[sword-devel] KJV2006 and divineName

Fri Apr 21 04:38:04 MST 2006

Ted Walther wrote:
> On Sat, Mar 25, 2006 at 06:45:58PM -0700, Troy A. Griffitts wrote:
>> <w lemma="strong:1">word1 word2</w> <w lemma="strong:2">word3 word4 
>> word5</w> <w lemma="strong:3>word6</w> <w lemma="strong:4>word7 word8 
>> word8</w>
>>
>> Most printed Bibles with Strong's numbers merely insert numbers into
>> the text, imply the previous word or some number of words are related
>> to that number.  Our NT human tagging allowed us to be exact, even
>> non-contiguous.  We don't have this level of markup in the OT.
>>
>> Dude, I'm so excited about all this work you're putting into this data!
>> I'm sure so many projects (inside and outside of CrossWire) will be
>> blessed by this!
>
> Indeed.  I was just getting my project kicked off based on the KJV2003
> when I noticed some problems with the Strong's number markup in the OT.
> I don't really want to delay my project, but if KJV2006 is less than a
> few months away, I can wait.

The next beta release should be the last one with no changes until the 
final release. Look for an announcement of the final beta "any day now." 
You can get the current work at www.crosswire.org/~dmsmith/kjv2006.

When it is released really depends upon the ability of the windows 
version of SWORD to handle it. There are 4 software changes that need to 
be made before it is released. 3 are in the SWORD api and one is in 
osis2mod. These changes are being worked by my guess is that they will 
be completed after the Spring semester, which is soon.

If these are not changed in the code, then I can use xslt to transform 
the master document into one that works around these problems.

>
> Really, I don't think the connective words like "And the" should be
> included as part of the Strong's number.  They should be outside.

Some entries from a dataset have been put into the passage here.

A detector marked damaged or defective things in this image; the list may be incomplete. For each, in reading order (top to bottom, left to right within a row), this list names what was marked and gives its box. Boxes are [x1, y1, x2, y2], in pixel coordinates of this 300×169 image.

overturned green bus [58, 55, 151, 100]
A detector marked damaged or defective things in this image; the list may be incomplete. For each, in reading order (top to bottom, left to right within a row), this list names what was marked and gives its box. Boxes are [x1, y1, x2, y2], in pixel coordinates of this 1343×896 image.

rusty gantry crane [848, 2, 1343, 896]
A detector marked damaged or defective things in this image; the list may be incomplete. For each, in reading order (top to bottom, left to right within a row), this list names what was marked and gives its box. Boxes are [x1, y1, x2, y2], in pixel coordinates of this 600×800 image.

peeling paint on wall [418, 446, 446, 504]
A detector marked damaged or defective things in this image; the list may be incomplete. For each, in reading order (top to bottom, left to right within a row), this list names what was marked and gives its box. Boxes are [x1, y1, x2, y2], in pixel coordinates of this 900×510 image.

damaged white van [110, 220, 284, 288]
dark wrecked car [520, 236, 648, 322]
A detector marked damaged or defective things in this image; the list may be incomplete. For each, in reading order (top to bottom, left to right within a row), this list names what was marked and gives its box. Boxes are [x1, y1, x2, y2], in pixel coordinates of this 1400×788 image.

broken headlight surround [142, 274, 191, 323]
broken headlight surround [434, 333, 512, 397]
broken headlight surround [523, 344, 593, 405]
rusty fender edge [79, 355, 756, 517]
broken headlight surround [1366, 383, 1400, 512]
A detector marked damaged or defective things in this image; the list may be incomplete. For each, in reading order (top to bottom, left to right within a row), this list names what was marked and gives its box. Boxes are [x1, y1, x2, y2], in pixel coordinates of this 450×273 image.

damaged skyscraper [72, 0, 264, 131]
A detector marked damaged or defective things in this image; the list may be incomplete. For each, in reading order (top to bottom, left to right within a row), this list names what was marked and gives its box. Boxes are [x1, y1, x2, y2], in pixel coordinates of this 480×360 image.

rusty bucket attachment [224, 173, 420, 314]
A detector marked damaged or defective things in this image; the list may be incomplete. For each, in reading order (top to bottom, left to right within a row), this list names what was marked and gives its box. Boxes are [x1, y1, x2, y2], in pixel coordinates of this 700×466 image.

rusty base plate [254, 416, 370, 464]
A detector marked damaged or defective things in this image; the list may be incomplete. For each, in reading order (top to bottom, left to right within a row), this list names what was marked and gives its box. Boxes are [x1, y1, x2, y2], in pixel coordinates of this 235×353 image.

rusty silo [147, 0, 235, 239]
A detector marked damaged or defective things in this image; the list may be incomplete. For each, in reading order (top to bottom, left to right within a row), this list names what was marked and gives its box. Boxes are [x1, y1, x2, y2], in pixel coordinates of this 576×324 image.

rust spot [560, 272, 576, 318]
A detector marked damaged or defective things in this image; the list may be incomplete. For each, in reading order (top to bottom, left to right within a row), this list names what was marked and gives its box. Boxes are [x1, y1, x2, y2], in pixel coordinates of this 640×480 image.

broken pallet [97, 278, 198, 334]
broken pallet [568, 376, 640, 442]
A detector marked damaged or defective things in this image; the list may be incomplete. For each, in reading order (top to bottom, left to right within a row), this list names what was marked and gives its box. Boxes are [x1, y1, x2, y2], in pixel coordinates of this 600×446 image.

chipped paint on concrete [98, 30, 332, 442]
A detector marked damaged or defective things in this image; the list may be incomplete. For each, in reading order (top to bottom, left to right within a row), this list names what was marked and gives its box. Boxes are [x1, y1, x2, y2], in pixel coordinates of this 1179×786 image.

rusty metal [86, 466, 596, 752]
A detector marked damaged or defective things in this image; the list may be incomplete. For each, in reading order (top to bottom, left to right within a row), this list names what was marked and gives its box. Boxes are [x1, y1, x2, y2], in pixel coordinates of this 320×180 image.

The approach has been fairly simple, the KJV uses italics in the printed 
copies to indicate what was added to the Greek or Hebrew. These are 
marked with <transChange>And the</transChange>. The remainder of the 
words are understood to be translation from the Greek and Hebrew. To 
that extent they should be surrounded with strongs numbers.

There are some empty strongs numbers as not everything in the original 
was needed to be translated.

As Troy noted the OT was programmatically tagged with the strong number 
that fell at a point in the text surrounded everything from the previous 
number that was not italic.

The NT was not programmatically tagged but done by people using a 
software tool. The result in the NT is that verse by verse every strongs 
number in the TR is present in the KJV NT. The empty ones are not 
necessarily at a good location.

All this to say, fixing the tagging is a manual, analytical exercise. It 
should be done, but is outside the scope of this effort.
>
>
> I've noticed some verses have the first word not surrounded by
> appropriate tags giving the strongs number, yet other words are labelled
> as "NIH" which is very convenient.  Could we have all words put inside
> tags like that for easier parsing?
At this time, the established goals of this effort have been reached. If 
there are specific, identified mistakes we can fix those, up until the 
release. However there are other things that can be done that have not 
been done.  Any other changes will be for a following effort. If there 
is a clear algorithm that can be applied, that does not swap one set of 
problems with another, I think it would make sense to make that change.

I will be checking the final beta into SVN and then it will be open to 
fixes such as these. When enough have accumulated then we can 
re-release. (At least that is my thought)